In May 2022, it was reported that the structure faced foreclosure, after the Chetrit Group defaulted on a $112 million mortgage. In September 2022, it was reported that the vacant hotel had been foreclosed and would be auctioned. In March 2023, it was reported that the scaffolding that had covered the hotel's lower facade for two and a half years, had been removed. It was also reported that hoteliers Ian Schrager and Ed Scheetz were seeking to partner with the Chetrit Group to reopen the hotel as part of their Public Hotels chain. This plan would have involved adding 78 rooms, in addition to a bar and restaurant. At the time, the hotel had 282 rooms. Schrager and Scheetz's plan ultimately fell through.

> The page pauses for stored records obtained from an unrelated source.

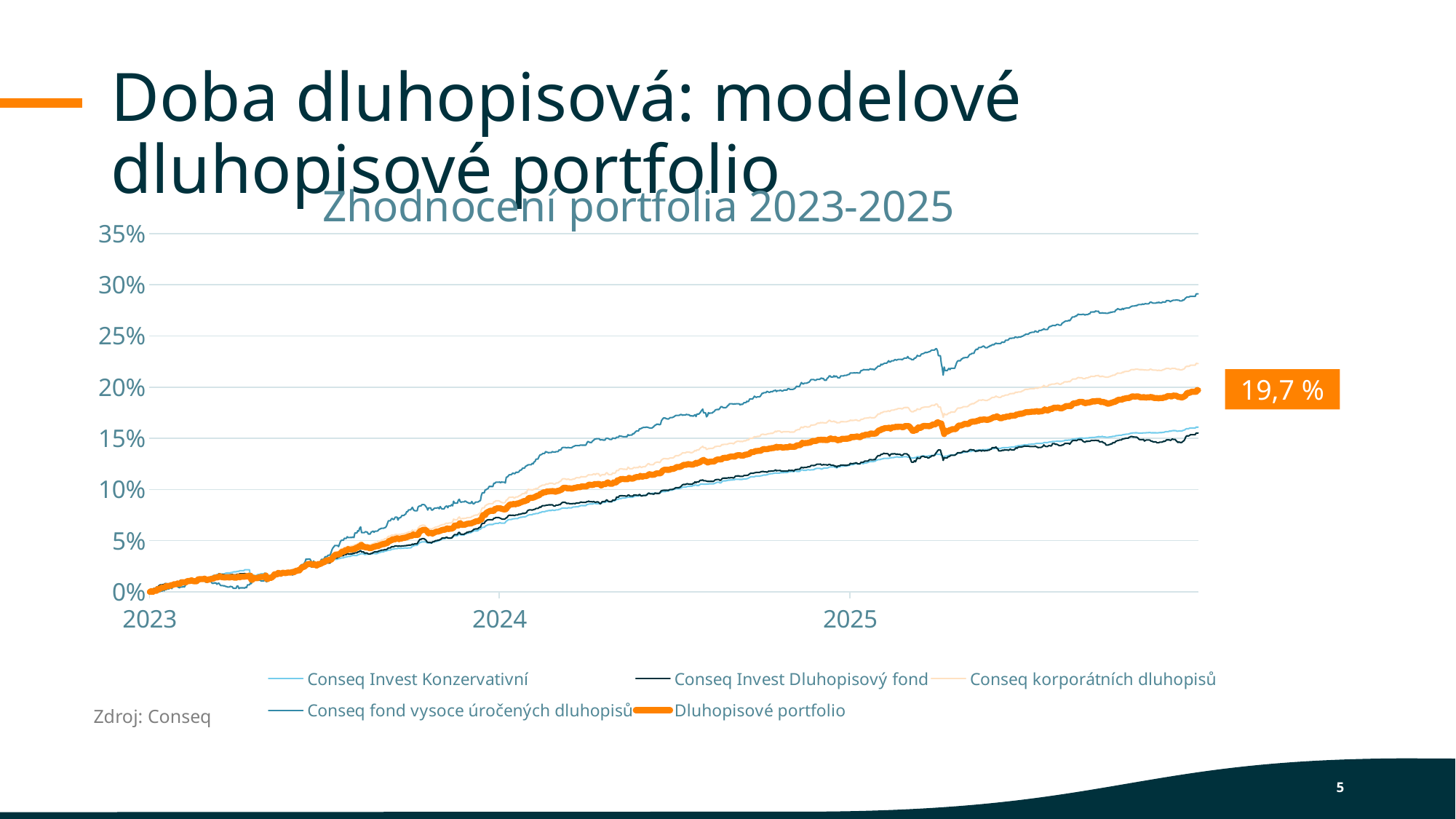
What is the title of the chart? Zhodnocení portfolia 2023-2025 What colour is the line for Dluhopisové portfolio? orange Is the final value for Conseq korporátních dluhopisů greater or less than 20%? greater Do the values of Dluhopisové portfolio rise or fall from 2023 to 2025? rise What kind of chart is shown on the slide? line chart How many series does the chart legend list? 5 Is the final value for Conseq Invest Konzervativní greater or less than 20%? less Is the final value for Conseq fond vysoce úročených dluhopisů greater or less than 25%? greater Which series ends at the highest value at the right end of the chart? Conseq fond vysoce úročených dluhopisů At the right end of the chart, which is higher: Conseq korporátních dluhopisů or Conseq Invest Dluhopisový fond? Conseq korporátních dluhopisů What is the final value shown for Dluhopisové portfolio? 19,7 % How many year labels are shown on the x axis? 3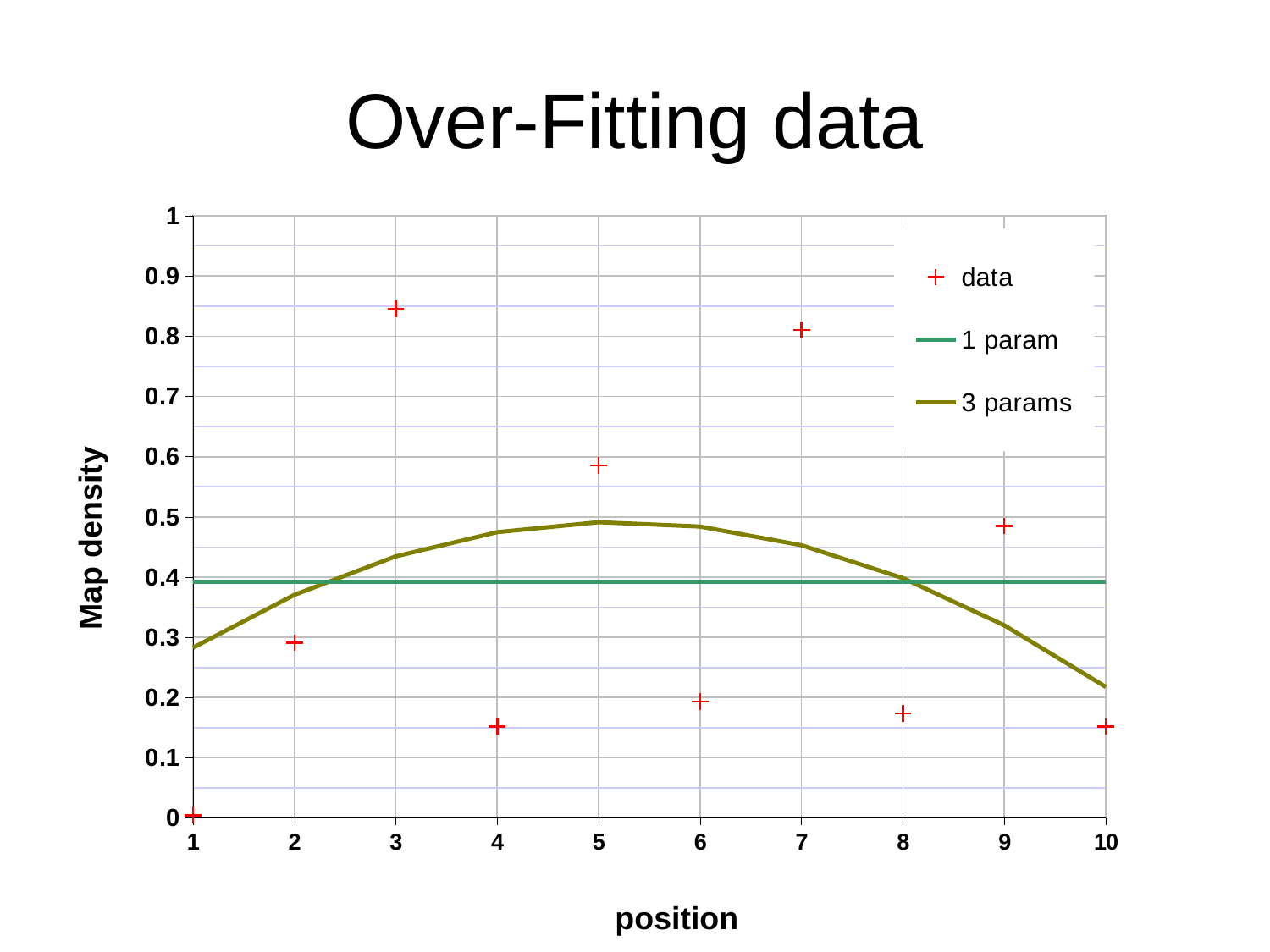
Is the 1 param line greater or less than 0.3? greater What is the label of the y axis? Map density Is the data value at position 4 greater or less than 0.2? less How many data points (red crosses) are plotted? 10 Is the data value at position 3 greater or less than 0.8? greater How many entries does the legend list? 3 Which has the larger data value, position 5 or position 6? position 5 Which has the larger data value, position 3 or position 4? position 3 At which position is the data value lowest? 1 What is the title of the chart? Over-Fitting data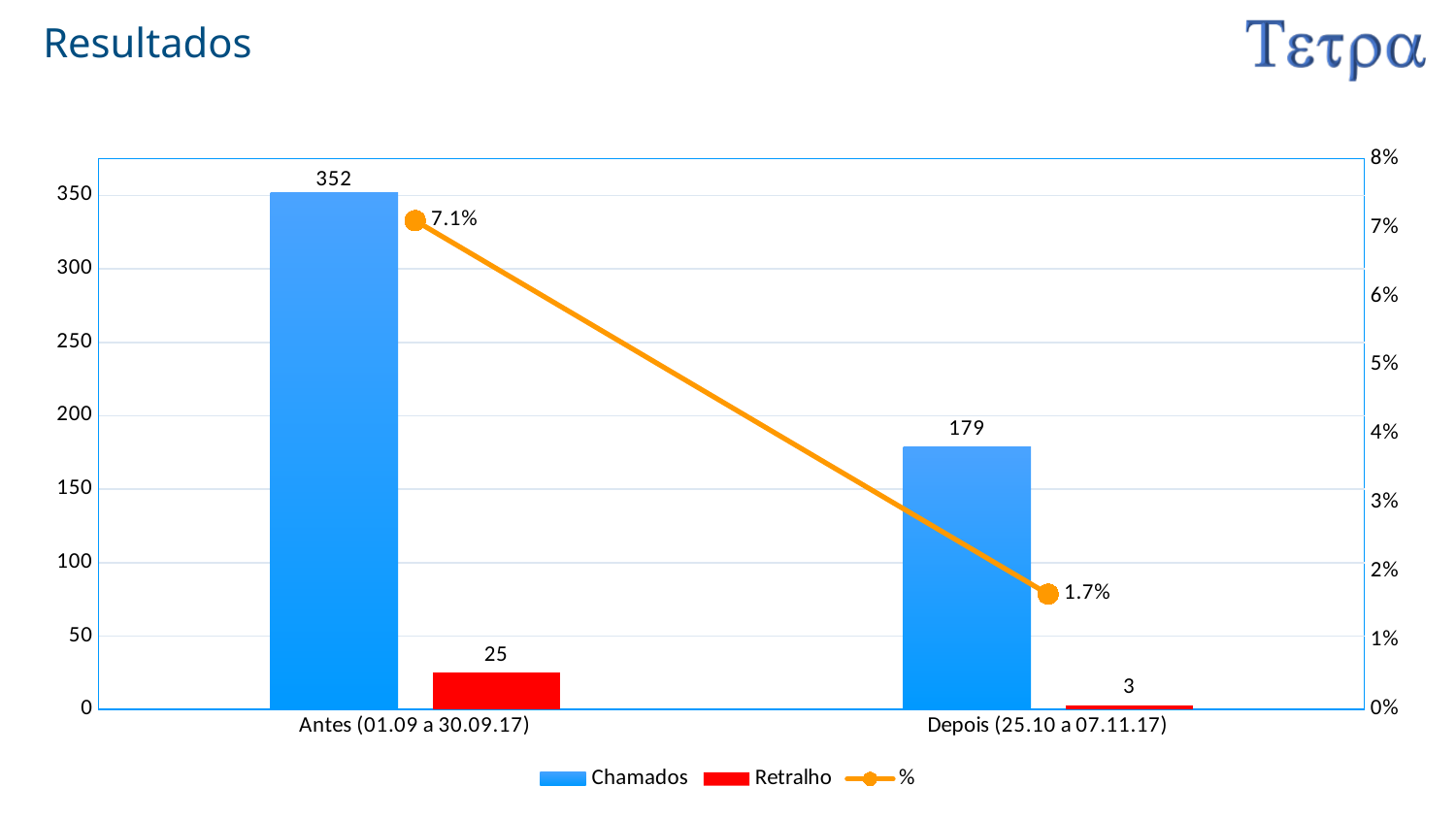
How many categories are shown on the x axis? 2 What is the value of Retralho for Depois (25.10 a 07.11.17)? 3 Which category has the higher Chamados value? Antes (01.09 a 30.09.17) How many series does the legend list? 3 Which category has the lowest Retralho value? Depois (25.10 a 07.11.17) What is the difference in Retralho between Antes (01.09 a 30.09.17) and Depois (25.10 a 07.11.17)? 22 Is the Retralho value for Antes (01.09 a 30.09.17) larger or smaller than the Retralho value for Depois (25.10 a 07.11.17)? larger What is the value of Chamados for Antes (01.09 a 30.09.17)? 352 What is the difference in Chamados between Antes (01.09 a 30.09.17) and Depois (25.10 a 07.11.17)? 173 Does the % line rise or fall from Antes to Depois? fall What is the % value for Antes (01.09 a 30.09.17)? 7.1% What is the % value for Depois (25.10 a 07.11.17)? 1.7%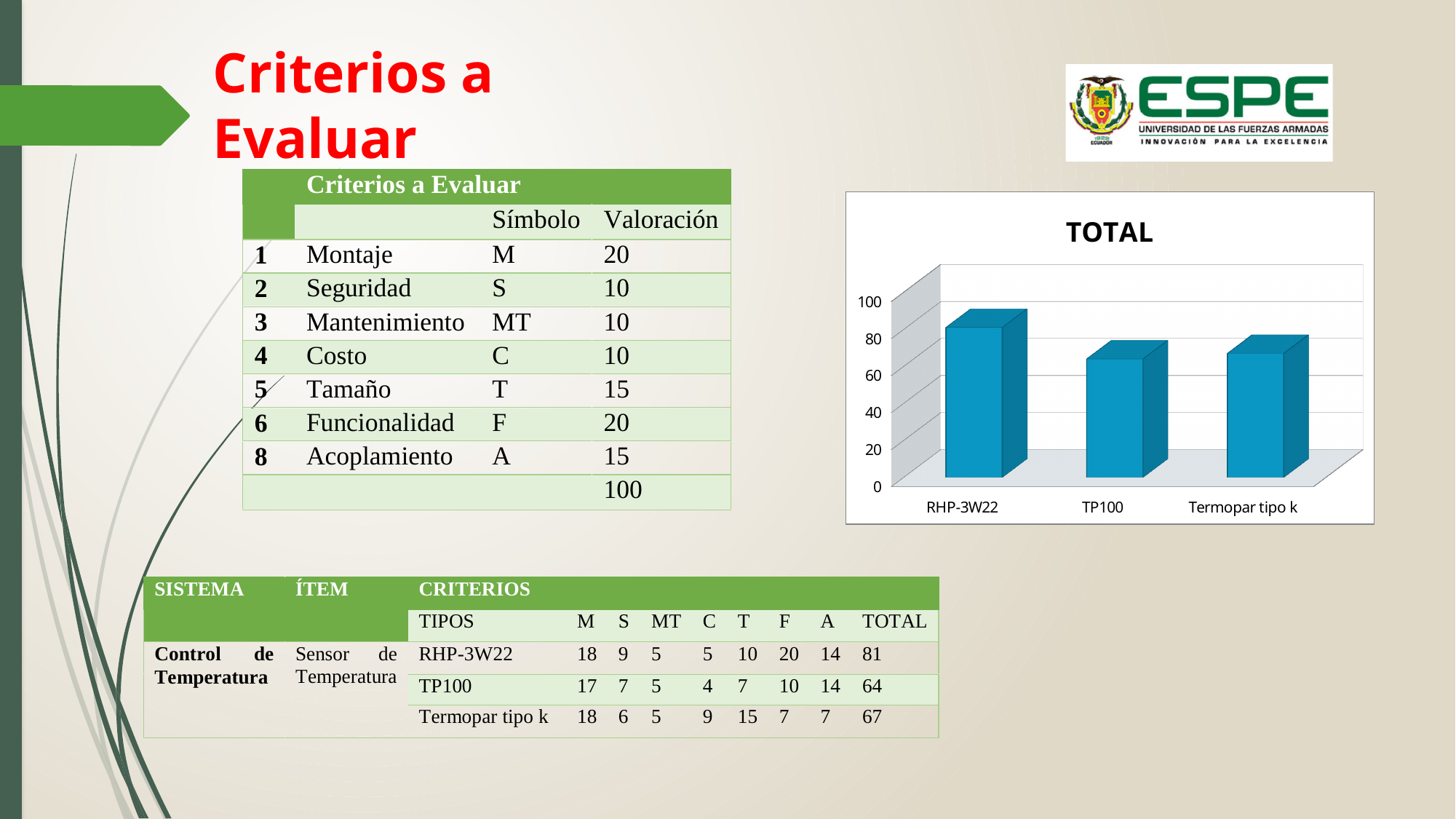
What is the difference between the TOTAL values for RHP-3W22 and TP100? 17 Is the value for RHP-3W22 in the TOTAL chart greater or less than 60? greater In the TOTAL chart, which is larger, the value for RHP-3W22 or the value for TP100? RHP-3W22 What is the TOTAL value for Termopar tipo k plotted in the chart? 67 Which category has the lowest bar in the TOTAL chart? TP100 What is the title of the chart? TOTAL Is the value for Termopar tipo k in the TOTAL chart greater or less than 40? greater How many categories are plotted in the TOTAL chart? 3 What is the TOTAL value for RHP-3W22 plotted in the chart? 81 What kind of chart is shown on the slide? bar chart Which category has the highest bar in the TOTAL chart? RHP-3W22 Is the value for TP100 in the TOTAL chart greater or less than 80? less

As of February 2024, the vacant building had $177 million of debt and was scheduled to be sold at auction. Beach Point Capital Management acquired the $112 million mortgage that May. An auction for the Hotel Bossert was scheduled for February 2025, and the only bidder, Beach Point, acquired it the same month after submitting a $999,000 bid. In May 2025, SomeraRoad acquired the Bossert, paying $100 million with the intention of turning it into apartments. The plans call for 60 to 70 units, along with a high-end restaurant spanning about 5000 ft2. Work began in July 2026, at which point the residential conversion was planned to be completed in 2028. That September, SomeraRoad and Marriott International announced that the Hotel Bossert would be rebranded as the Ritz-Carlton Residences, Brooklyn Heights.

== Notable people ==
Barbara Cooney was born in the hotel, which was built by her maternal grandfather.